PROVIDED DATA

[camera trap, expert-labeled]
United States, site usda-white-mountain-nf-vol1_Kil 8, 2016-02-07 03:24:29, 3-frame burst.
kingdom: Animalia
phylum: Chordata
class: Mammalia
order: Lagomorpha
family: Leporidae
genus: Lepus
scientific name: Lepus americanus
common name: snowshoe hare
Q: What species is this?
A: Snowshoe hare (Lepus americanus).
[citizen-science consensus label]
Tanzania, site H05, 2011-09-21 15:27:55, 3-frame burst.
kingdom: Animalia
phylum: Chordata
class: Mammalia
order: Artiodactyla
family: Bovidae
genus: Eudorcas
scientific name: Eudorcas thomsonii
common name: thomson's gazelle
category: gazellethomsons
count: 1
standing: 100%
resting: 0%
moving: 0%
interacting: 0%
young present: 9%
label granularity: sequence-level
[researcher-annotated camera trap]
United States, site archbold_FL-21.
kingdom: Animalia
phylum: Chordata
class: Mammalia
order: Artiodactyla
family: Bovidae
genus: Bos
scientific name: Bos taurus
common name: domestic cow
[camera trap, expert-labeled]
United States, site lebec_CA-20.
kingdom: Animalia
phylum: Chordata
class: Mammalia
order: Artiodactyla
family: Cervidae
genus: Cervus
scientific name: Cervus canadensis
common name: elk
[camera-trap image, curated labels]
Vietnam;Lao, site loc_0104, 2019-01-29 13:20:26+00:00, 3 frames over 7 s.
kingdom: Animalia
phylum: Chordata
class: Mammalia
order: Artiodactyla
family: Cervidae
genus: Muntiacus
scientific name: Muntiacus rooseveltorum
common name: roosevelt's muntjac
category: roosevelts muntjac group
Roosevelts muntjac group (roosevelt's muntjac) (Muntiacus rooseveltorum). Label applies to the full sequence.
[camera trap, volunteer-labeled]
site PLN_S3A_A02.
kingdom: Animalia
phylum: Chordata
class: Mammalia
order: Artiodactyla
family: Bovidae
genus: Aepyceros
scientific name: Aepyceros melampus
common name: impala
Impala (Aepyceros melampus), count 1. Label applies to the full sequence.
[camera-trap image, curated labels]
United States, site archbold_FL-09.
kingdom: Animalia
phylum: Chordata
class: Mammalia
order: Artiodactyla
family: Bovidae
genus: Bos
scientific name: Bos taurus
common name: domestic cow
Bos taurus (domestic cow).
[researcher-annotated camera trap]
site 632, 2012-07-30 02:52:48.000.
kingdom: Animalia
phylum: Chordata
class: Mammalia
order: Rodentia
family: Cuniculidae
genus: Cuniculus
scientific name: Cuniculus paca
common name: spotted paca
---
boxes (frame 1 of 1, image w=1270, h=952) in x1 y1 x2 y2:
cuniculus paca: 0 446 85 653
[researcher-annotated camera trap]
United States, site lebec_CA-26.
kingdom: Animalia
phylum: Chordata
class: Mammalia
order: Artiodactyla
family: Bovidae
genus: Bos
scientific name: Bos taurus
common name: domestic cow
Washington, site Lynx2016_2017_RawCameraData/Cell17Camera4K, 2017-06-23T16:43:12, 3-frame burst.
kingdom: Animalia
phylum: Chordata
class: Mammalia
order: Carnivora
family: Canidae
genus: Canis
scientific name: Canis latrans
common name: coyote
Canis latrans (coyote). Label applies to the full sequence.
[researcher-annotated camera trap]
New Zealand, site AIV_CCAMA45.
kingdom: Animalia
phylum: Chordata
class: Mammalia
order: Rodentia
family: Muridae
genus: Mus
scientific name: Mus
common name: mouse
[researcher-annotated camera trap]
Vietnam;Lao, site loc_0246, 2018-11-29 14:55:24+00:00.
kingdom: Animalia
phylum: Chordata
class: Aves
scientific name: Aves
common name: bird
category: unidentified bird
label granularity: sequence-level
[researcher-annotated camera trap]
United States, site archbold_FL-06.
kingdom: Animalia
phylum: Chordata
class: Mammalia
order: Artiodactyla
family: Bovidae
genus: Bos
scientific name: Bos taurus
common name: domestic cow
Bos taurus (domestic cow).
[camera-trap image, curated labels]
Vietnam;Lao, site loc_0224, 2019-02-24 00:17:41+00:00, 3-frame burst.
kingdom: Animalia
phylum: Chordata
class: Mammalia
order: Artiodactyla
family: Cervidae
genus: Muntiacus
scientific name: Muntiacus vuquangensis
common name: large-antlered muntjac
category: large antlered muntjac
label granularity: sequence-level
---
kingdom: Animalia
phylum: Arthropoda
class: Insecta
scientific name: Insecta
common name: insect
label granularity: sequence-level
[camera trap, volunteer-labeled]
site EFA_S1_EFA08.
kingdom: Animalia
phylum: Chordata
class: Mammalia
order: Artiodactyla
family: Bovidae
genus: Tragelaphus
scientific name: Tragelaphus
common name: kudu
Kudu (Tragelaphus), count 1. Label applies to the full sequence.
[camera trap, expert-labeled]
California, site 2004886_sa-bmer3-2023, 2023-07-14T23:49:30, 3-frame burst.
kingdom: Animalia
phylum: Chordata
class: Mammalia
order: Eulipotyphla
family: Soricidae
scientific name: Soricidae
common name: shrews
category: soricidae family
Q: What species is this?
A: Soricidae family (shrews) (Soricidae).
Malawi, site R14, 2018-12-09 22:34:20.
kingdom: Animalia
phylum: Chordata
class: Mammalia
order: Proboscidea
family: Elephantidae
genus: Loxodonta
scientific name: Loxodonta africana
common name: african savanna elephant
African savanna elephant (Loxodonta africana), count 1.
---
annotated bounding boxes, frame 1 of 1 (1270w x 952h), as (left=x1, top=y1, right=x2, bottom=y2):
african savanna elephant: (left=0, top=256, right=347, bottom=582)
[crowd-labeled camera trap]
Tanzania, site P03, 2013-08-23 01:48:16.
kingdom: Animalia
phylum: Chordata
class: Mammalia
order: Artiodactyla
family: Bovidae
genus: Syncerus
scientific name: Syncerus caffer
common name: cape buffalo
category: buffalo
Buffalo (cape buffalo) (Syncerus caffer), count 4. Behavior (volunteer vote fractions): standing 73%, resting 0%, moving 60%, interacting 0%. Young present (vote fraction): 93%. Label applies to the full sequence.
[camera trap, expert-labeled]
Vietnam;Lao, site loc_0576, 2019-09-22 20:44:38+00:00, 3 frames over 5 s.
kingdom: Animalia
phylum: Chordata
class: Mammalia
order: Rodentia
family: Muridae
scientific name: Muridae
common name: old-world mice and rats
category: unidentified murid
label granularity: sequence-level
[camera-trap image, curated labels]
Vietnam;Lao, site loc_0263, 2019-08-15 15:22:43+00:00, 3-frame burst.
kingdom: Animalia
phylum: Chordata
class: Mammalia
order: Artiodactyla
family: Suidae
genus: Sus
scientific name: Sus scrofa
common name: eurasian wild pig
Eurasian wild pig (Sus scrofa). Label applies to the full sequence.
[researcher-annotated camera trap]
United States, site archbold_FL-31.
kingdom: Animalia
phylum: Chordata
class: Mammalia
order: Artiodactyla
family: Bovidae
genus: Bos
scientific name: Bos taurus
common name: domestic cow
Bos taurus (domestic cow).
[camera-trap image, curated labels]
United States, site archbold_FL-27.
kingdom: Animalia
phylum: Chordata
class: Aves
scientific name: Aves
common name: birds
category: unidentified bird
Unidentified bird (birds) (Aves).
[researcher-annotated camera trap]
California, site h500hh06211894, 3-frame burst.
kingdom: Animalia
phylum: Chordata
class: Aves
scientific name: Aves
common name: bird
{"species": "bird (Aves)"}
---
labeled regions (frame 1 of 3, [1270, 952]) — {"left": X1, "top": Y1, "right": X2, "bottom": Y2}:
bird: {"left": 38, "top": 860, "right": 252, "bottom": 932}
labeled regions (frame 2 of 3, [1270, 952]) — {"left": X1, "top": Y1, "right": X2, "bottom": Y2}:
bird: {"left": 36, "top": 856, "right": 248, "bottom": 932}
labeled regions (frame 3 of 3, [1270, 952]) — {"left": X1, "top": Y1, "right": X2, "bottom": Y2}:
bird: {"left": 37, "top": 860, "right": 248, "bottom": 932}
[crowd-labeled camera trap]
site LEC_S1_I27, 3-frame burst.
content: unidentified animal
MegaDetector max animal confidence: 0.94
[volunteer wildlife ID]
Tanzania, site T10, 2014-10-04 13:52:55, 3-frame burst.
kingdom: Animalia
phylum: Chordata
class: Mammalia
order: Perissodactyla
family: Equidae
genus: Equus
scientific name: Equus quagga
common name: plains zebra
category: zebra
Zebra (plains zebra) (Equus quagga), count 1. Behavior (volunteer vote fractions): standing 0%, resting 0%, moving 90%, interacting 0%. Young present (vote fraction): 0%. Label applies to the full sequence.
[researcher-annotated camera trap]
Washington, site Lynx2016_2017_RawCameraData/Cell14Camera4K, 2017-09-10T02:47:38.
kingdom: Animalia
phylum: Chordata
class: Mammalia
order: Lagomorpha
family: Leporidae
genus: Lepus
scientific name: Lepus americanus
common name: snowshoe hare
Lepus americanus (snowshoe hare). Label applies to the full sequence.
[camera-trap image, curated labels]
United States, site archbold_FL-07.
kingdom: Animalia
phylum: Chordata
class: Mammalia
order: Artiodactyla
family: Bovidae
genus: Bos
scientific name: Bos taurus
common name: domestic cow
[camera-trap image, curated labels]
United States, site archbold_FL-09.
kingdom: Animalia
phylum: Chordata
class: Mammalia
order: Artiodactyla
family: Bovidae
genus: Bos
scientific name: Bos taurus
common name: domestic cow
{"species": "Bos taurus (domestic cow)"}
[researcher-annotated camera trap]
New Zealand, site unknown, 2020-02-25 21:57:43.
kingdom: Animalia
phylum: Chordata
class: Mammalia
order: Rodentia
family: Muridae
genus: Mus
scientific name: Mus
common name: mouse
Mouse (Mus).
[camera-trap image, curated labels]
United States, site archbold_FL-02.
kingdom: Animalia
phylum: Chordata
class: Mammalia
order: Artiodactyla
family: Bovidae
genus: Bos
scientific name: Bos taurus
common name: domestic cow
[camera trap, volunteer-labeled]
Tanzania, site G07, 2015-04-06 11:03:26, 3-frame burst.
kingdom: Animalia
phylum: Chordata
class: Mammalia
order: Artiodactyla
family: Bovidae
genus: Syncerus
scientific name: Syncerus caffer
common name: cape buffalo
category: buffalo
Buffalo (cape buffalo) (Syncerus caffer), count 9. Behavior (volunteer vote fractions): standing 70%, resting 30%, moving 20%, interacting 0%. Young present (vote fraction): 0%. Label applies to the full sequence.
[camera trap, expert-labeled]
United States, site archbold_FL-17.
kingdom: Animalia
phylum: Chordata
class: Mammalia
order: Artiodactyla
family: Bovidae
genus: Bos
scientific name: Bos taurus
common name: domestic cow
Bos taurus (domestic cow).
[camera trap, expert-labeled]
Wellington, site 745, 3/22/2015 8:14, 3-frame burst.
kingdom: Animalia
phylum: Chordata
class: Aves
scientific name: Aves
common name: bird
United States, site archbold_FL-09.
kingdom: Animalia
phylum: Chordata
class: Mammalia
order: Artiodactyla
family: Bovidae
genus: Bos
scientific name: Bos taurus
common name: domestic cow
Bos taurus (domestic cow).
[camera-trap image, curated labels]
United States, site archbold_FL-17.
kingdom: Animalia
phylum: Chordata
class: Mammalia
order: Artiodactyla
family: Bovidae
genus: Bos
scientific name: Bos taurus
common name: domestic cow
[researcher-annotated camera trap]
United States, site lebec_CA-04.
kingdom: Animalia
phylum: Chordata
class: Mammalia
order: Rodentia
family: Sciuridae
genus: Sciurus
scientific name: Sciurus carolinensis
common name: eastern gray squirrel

TASK GOAL
Copy out only the lines above from the one with "common name: impala" to the one with "genus: Cuniculus", inclusive, exactly as they stand.

OUTPUT OF THE EXERCISE
common name: impala
Impala (Aepyceros melampus), count 1. Label applies to the full sequence.
[camera-trap image, curated labels]
United States, site archbold_FL-09.
kingdom: Animalia
phylum: Chordata
class: Mammalia
order: Artiodactyla
family: Bovidae
genus: Bos
scientific name: Bos taurus
common name: domestic cow
Bos taurus (domestic cow).
[researcher-annotated camera trap]
site 632, 2012-07-30 02:52:48.000.
kingdom: Animalia
phylum: Chordata
class: Mammalia
order: Rodentia
family: Cuniculidae
genus: Cuniculus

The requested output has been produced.